— Вот и сержусь я на тебя, Наташа, — сказала Липочка, — и не понимаю тебя, а увижу тебя — и зачаруешь ты меня собой. Ведь вот, Федя, и не старается человек! Четырех детей тебе родила, вскормила, вспоила и хоть бы что! Точно ей все еще девятнадцать лет и она козой прыгает по Джаркенту. Эка сила в тебе, Наташа, русская, сибирская, степовая…
— Тьфу!.. тьфу! Липочка, за дерево подержись, — сказал Федор Михайлович. — Не сглазь ты мне Наталочку.
— И любите вы друг друга. И, поди, она тебе не изменила ни разу.
— Глупости, Липочка, болтаешь. Вы-то с Венедиктом чем не образцовая пара!
— Эх! Федя. Пара-то мы пара, да вам не чета.
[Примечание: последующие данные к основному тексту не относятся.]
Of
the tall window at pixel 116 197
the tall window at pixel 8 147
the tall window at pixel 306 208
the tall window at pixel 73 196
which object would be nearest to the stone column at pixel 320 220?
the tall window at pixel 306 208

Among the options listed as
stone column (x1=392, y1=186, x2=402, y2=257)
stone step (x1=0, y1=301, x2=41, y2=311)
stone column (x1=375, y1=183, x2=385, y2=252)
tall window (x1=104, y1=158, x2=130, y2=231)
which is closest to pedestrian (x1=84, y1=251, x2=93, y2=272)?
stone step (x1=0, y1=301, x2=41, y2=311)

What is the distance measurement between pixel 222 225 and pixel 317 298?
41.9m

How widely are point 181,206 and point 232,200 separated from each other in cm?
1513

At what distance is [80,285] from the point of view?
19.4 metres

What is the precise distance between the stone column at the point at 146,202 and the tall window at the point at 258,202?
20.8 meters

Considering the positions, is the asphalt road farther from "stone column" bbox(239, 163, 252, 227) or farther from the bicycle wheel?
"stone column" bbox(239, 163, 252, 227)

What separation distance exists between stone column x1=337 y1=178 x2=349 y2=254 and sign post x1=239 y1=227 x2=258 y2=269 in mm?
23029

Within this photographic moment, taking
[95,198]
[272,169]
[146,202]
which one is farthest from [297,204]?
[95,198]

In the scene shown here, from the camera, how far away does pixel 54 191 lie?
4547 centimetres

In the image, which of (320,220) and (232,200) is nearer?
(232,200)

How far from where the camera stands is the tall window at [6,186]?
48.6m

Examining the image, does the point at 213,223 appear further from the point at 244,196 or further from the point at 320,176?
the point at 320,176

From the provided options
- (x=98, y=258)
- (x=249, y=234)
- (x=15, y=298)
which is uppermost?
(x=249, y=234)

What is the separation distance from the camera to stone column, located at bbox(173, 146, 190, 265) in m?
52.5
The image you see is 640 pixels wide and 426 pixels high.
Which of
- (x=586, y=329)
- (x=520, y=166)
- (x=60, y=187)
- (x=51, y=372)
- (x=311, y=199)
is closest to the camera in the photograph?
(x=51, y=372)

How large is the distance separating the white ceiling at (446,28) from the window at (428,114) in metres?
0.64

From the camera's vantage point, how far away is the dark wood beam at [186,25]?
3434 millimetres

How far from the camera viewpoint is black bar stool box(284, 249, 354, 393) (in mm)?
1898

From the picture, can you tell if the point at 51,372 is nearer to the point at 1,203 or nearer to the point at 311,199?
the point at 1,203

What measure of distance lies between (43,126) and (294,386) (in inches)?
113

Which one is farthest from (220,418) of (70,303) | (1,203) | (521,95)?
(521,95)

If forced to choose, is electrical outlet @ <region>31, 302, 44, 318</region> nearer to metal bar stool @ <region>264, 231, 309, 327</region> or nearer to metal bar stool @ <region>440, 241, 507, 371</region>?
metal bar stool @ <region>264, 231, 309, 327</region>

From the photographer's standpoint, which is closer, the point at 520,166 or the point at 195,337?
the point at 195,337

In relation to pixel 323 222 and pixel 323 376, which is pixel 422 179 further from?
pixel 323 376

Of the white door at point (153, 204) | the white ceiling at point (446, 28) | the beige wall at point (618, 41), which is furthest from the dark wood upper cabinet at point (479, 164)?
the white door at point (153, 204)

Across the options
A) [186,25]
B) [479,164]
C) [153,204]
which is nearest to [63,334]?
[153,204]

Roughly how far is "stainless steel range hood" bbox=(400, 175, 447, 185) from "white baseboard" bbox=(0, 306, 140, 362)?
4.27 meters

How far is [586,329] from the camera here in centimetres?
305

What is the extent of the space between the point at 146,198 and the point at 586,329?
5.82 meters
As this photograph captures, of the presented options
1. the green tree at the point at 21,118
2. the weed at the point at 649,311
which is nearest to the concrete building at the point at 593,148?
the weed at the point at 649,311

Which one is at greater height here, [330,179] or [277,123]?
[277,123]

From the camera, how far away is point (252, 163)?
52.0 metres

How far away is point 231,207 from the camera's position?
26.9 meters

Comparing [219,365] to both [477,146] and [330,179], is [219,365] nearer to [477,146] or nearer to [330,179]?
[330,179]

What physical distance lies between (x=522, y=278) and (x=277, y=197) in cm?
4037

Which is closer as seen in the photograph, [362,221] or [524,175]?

Я хоть бы и хотела изменить… Так кому я нужна?
— За что же ты сердишься на меня? — спросила Наташа.
— А вот за что. Ну, чего вы с Федей все фордыбачите не признаем да не признаем советскую власть. Саботажники какие, ей-Богу, выискались! Что хорошего? Сегодня отправляю я Катю на рынок поискать чего-нибудь, а она мне говорит: "Донесу я, — говорит, — Олимпиада Михайловна, что вы братца, генерала, укрываете. Коли он, — говорит, — генерал, так надо ему народную крестьянскую власть признавать и с народом служить, а то, что хорошего так-то!" Вот я и боюсь, Наташа, как бы худого Феде не вышло.
— Что же посоветуешь делать? — хмуро спросил Федор Михайлович и стал рассеянно мешать ложечкой чай.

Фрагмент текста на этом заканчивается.